What about crime? Well, nobody’s going to say that our law enforcement system couldn’t use a tune-up, but I personally feel safe walking the streets at night. Being six-foot six and dressing like a vagrant might have something to do with that, but my point stands: our men and women in uniform, whether that uniform is blue or that sort of grayish-greenish color, are armed to the teeth with technology, modern weaponry, and a mandate to protect this citizen whenever he might need it.

Now, about the environment. And the conspicuous absence of guys with assault rifles poised to protect me from getting dunked in the Atlantic by my friendly neighborhood greenhouse gas producers. Hello? Little help? We are a nation of laws: you can’t pull a trigger that fires a bullet that hits me in the face, and you shouldn’t be able to turn my atmosphere into a magnifying glass aimed at my polar icecaps – at least, not without my government having something to say about it. Let me be absolutely clear: when it comes to my health and safety, I’m not interested in half-measures. I don’t want the Marines issuing speeding tickets to invading enemy tanks, and I don’t care to hear any belly-aching from our great nation’s great industries over regulations regarding how quickly they’re allowed to kill me.

It is the government’s job to protect us from those who would hurt us, even if those who would hurt us aren’t crazy about that idea. Whether it’s a mugger who’d rather take my wallet than get a job, or a manufacturer who’d rather play cheap-and-dirty than pay for the privilege of poisoning or drowning me, it’s not the government’s job to get his side of the story. I’ll leave the mode of enforcement up to the enforcers: crippling fines, arrests and prosecutions for CEOs, tactical Predator drone strikes – whatever works, I’m a pragmatist. But get … it … done.

A kinder, gentler Mel

A kinder, gentler Mel

Let me be clear: the people who run even our pollute-iest industries are not bad people. I work with them every day. I like them. We’re humans, we will do what works best for us right now. Harking back to Mad Max, that means we will sit around cuffed to a bomb complaining about how bad it would hurt to make some necessary cuts. That’s where our government needs to step up and grab the hacksaw. Trust me, we’ll be grateful eventually.

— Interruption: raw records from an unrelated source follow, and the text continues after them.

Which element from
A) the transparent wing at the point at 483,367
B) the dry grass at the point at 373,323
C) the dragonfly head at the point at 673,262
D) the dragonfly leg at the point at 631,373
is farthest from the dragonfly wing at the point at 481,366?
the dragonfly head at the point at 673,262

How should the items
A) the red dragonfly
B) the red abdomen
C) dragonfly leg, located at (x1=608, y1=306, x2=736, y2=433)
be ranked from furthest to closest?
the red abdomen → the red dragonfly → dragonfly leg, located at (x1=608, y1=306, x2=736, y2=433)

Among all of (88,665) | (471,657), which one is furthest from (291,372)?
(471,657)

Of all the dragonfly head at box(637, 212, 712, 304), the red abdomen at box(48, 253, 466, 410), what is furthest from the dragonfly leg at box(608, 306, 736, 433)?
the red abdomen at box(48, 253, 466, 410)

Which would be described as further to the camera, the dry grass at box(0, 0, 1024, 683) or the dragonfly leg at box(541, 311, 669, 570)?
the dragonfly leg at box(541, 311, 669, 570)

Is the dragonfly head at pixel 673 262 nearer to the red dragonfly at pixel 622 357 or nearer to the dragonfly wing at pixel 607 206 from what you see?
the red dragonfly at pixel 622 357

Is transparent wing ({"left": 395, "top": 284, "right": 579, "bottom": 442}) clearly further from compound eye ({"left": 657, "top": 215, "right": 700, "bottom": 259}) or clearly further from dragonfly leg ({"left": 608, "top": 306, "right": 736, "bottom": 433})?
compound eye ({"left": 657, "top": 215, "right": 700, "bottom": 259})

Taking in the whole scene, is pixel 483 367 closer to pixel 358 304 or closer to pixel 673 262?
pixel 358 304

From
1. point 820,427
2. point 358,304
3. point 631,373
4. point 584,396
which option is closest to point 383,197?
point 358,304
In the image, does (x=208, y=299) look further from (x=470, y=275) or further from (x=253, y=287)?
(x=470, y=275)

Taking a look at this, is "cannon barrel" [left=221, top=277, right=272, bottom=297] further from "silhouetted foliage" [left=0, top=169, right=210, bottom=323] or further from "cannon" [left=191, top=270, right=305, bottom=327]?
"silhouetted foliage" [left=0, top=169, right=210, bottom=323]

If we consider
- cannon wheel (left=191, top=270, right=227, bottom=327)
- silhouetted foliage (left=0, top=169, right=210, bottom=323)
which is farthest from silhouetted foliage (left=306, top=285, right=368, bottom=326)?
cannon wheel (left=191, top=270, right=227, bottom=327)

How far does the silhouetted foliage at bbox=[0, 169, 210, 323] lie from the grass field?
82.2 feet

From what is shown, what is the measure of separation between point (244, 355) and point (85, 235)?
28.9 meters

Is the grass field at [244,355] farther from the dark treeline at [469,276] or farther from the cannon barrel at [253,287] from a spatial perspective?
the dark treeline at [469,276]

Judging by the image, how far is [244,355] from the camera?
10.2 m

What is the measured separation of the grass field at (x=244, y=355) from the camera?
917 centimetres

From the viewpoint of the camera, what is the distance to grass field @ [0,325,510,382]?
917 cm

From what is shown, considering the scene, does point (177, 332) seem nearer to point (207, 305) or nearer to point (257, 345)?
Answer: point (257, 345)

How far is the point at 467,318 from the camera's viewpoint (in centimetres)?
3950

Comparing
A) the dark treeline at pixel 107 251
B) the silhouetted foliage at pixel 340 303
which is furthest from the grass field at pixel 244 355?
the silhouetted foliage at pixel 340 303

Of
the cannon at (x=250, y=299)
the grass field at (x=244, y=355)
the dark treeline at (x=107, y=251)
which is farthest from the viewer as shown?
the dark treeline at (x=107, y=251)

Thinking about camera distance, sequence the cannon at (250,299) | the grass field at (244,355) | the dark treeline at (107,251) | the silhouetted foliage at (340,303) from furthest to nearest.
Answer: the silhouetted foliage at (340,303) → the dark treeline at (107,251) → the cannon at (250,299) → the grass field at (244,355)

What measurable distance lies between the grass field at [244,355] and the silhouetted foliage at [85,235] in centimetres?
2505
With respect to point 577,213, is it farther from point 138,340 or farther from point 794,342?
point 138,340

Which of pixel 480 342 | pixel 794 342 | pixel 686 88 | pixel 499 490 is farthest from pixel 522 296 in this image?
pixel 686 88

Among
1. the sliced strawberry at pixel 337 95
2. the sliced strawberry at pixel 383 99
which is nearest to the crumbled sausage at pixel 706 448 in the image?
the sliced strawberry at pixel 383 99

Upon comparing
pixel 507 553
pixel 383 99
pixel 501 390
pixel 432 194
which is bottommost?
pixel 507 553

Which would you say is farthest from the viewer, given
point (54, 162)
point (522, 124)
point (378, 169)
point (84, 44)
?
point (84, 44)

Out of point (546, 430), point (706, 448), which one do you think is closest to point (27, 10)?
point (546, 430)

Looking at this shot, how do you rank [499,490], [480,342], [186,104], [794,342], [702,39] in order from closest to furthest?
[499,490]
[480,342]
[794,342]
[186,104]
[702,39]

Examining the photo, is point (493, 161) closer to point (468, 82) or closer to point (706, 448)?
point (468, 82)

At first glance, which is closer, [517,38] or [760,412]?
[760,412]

So hey, government: look, I’m not an environmentalist. I’m just a guy who lives near the ocean and can’t swim very well. I hope to have kids some day, and I hope NOT to have to explain to them why Atlantis USED to be a myth. That’s why our government needs to make sure that what works best for us right now isn’t going to be what kills us tomorrow, and it needs to do it with overwhelming force. Shock and awe, baby. We need to go green like we were storming Omaha Beach – and we need to do it before global warming actually puts a beach in Omaha. Don’t do it for Mother Earth. Don’t do it for our children’s children’s children. Don’t do it for the trees, don’t do it for the whales, don’t do it for the baby polar bears. Do it for me. That’s your job.